Stop letting it be acceptable to throw out women like the Samaritan woman at the well or the woman caught in adultery because they had violated the rules and so that gave us license not to love our fellow man. Stop refusing to see anyone different from us as fully human and deserving of God's love. Stop thinking of Raptures that will finally show everyone that we are the most loved by God because of the beliefs and behaviors we have made our lives - finally showing all them that we were right. Stop thinking that any of it is something God is going to give us presents for in the afterlife.
And now in His name, we glorify a time when the shame culture would keep a woman married to an abusive husband rather than demand she be treated as a fellow human being or divorce him and get the hell out of that situation. In His name, we terrorize the new Samaritans - brothers and sisters we have chosen to separate from ourselves. In His name, we pile up more and more prescriptions and law as if we never heard Him say that the essence of the law is to love the Lord, your God, with all your heart, mind and soul, and to love your neighbor as yourself. In His name, we turn from that in order to stone the adulteress or the lesbian.
The current face of my religion makes me crazy. And I couldn't sit in that church anymore. But I sobbed to leave. I can only hope I'll have better luck at JMU tonight and at St. John's next week.

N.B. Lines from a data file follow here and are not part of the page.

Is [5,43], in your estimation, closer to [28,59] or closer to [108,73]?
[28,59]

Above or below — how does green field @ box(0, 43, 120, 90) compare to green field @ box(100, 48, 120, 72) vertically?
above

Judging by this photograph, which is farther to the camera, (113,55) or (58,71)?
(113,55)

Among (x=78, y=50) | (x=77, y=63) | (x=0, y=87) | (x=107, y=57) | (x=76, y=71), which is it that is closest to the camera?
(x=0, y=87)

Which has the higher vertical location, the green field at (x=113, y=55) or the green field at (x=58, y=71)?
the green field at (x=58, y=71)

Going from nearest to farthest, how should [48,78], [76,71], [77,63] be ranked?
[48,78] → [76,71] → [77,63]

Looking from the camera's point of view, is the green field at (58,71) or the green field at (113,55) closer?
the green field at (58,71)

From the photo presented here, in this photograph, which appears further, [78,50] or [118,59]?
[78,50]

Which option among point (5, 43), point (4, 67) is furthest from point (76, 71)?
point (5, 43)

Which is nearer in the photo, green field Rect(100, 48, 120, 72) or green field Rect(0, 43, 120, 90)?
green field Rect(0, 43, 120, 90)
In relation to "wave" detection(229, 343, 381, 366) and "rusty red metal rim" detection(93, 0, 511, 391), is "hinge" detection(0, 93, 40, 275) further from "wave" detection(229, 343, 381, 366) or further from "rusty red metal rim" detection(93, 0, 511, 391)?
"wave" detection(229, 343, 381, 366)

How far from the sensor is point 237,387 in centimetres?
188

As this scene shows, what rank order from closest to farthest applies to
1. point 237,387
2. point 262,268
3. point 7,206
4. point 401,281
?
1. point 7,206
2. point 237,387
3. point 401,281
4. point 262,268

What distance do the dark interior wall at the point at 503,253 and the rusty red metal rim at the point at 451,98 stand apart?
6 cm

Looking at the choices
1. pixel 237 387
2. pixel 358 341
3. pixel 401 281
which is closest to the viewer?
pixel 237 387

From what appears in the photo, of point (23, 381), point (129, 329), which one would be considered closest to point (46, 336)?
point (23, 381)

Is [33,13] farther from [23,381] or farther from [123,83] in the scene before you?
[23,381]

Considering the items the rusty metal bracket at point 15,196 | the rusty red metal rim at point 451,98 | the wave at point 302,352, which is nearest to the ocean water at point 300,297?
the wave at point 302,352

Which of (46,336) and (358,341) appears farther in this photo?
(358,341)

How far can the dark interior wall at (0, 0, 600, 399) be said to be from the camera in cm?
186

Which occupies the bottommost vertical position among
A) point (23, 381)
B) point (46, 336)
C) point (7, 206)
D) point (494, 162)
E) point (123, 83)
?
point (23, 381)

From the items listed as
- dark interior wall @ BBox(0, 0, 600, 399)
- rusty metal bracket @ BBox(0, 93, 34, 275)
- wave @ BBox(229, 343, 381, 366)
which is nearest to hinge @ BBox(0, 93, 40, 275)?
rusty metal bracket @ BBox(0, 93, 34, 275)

I would like to end what I pretty much have to admit is a rant with a story of my own. And then I will take up my cross - specifically, the cross of worshipping alongside those who believe I am not fit to do so - and follow as best I can. And hope that by doing so, I am choosing God over my life, which might be easier if I did not cling to the Church. Which might be simpler if I was not a believer in not only Jesus but in the Catholic Church itself.
It's a story about a story, specifically a story about Babylon 5, the television show. In it, there is an alien race that has a prophecy about "the One" who will save them - who saved them from the Shadows a thousand years ago and will return to do so now that the Shadows (actual name) have risen again. Eventually, it is revealed that "the One" is in fact three characters that we already knew (because three is sacred to the alien race). There are three of everything in the Minbari culture, particularly three Castes - Warrior Caste, Religious Caste, and Worker Caste. And the three characters clearly each represents one of these castes.
Sinclair and his well-established blue collar sympathies is the Worker Caste, Delenn is a member of and leader among the Minbari Religious Caste, and Sheridan is Warrior Caste through and through. When they are told that they, together, are "the One," Sinclair is called the "One that Was" (he is about to travel back in time to save the universe a thousand years ago), Delenn is "the One that Is" and Sheridan is "the One That Will Be."
The reason I mention this is that I have always found it perfect that the member of the Religious Caste is the One that Is. Because that is what religion should be, and what goes wrong with religion is when it is getting caught up in what Was - tradition and longing for a shame culture and the messed up values of 50 years ago or 500 years ago - or what Will Be - self-satisfied preparation for the Rapture or at least the End of Days and all the lovely reward you think you'll receive in heaven for having gone to church like a good little boy and then spit on your fellow man.
Going to church is for us, not God. Your reward is on earth. Your treasure in heaven is the enrichment of your soul and bringing you closer to the experience of God on earth - right now. Religion is about what Is.